Step 1 :First, let's find the radius of the hemisphere and the base of the cone by dividing the diameter by 2: \(r = \frac{9}{2} = 4.5\) cm.
Step 2 :Next, let's find the volume of the hemisphere using the formula \(V_{hemisphere} = \frac{2}{3} \pi r^3\): \(V_{hemisphere} = \frac{2}{3} \pi (4.5)^3 = 60.75\pi\) cm³.
Step 3 :Let's find the volume of the cone using the formula \(V_{cone} = \frac{1}{3} \pi r^2 h\), where h is the height of the cone.

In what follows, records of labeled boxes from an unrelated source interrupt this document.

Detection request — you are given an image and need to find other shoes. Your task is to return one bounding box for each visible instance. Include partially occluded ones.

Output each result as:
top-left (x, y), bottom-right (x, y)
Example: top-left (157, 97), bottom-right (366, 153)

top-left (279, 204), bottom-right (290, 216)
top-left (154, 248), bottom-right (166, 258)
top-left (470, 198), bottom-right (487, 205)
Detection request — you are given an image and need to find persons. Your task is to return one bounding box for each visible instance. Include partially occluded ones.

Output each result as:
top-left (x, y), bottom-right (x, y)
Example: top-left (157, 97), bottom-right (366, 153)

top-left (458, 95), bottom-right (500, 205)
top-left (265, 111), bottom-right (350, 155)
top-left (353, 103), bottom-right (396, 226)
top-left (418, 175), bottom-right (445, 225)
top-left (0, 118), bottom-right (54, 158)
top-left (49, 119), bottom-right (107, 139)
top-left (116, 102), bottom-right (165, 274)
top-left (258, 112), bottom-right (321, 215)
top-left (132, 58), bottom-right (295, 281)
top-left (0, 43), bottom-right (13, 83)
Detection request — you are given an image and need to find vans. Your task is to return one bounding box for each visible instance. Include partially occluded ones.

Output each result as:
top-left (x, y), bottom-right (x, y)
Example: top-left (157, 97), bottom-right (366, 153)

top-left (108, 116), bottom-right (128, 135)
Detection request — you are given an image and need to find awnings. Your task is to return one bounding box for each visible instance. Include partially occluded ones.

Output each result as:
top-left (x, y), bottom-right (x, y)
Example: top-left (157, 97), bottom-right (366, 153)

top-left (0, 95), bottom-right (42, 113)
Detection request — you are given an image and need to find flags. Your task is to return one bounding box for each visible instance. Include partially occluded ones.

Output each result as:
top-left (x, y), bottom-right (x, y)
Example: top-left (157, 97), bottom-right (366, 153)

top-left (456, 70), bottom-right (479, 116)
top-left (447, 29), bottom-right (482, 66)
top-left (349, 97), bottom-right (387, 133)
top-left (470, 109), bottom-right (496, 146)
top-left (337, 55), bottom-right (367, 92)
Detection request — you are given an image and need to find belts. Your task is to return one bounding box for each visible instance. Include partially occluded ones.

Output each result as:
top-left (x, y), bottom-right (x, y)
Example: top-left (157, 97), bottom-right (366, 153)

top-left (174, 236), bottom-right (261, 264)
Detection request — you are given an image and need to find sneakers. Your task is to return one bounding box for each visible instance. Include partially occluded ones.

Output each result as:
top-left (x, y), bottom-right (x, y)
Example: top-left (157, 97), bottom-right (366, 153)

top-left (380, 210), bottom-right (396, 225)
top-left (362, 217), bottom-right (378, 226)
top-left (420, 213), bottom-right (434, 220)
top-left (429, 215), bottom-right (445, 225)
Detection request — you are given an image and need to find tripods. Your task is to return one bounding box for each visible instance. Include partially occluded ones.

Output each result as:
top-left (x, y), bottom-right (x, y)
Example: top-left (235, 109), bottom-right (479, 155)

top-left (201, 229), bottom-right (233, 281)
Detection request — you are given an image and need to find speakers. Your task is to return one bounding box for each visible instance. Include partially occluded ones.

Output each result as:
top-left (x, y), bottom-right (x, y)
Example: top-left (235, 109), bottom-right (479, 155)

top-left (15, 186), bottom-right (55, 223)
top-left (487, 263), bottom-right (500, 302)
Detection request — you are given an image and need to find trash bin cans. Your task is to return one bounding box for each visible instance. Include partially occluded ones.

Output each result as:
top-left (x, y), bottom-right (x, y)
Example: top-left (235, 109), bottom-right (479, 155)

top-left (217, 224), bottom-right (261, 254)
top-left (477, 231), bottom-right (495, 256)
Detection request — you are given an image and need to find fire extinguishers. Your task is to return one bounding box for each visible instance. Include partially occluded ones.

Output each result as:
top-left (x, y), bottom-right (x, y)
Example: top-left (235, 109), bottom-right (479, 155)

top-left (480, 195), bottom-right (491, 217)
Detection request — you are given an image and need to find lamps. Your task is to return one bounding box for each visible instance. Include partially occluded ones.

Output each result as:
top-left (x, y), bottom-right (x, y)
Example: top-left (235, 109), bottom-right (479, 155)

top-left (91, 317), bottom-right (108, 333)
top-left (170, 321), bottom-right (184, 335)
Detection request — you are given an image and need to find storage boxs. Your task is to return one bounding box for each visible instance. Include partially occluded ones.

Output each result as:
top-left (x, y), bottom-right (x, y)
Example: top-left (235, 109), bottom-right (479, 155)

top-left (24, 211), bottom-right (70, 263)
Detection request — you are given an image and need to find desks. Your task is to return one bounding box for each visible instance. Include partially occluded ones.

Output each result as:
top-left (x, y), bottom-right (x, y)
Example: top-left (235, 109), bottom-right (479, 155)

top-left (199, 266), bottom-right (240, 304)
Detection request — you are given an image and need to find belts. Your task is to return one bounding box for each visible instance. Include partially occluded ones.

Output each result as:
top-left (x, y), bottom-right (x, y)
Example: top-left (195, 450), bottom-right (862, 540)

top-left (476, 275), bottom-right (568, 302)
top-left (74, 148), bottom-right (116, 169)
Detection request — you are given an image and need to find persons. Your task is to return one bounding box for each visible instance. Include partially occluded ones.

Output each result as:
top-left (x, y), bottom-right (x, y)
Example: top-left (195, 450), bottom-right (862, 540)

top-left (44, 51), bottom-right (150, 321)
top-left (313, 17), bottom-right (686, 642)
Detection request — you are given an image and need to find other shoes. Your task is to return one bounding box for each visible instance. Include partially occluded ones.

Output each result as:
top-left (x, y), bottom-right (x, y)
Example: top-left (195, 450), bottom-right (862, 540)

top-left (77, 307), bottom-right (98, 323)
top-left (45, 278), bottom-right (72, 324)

Step 4 :Since the total volume of the solid T is the sum of the volumes of the hemisphere and the cone, we can set up an equation to solve for y, the total height of the solid T: \(\frac{2}{3} \pi r^3 + \frac{1}{3} \pi r^2 h = 140\pi\).
Step 5 :Plug in the values we know: \(60.75\pi + \frac{1}{3} \pi (4.5)^2 h = 140\pi\).
Step 6 :Solve for h: \(h \approx 11.741\) cm.
Step 7 :Finally, add the height of the cone to the radius of the hemisphere to find the total height of the solid T: \(y = h + r \approx 11.741 + 4.5 = 16.241\) cm.
Step 8 :\(\boxed{y \approx 16.241}\) cm (correct to 3 significant figures).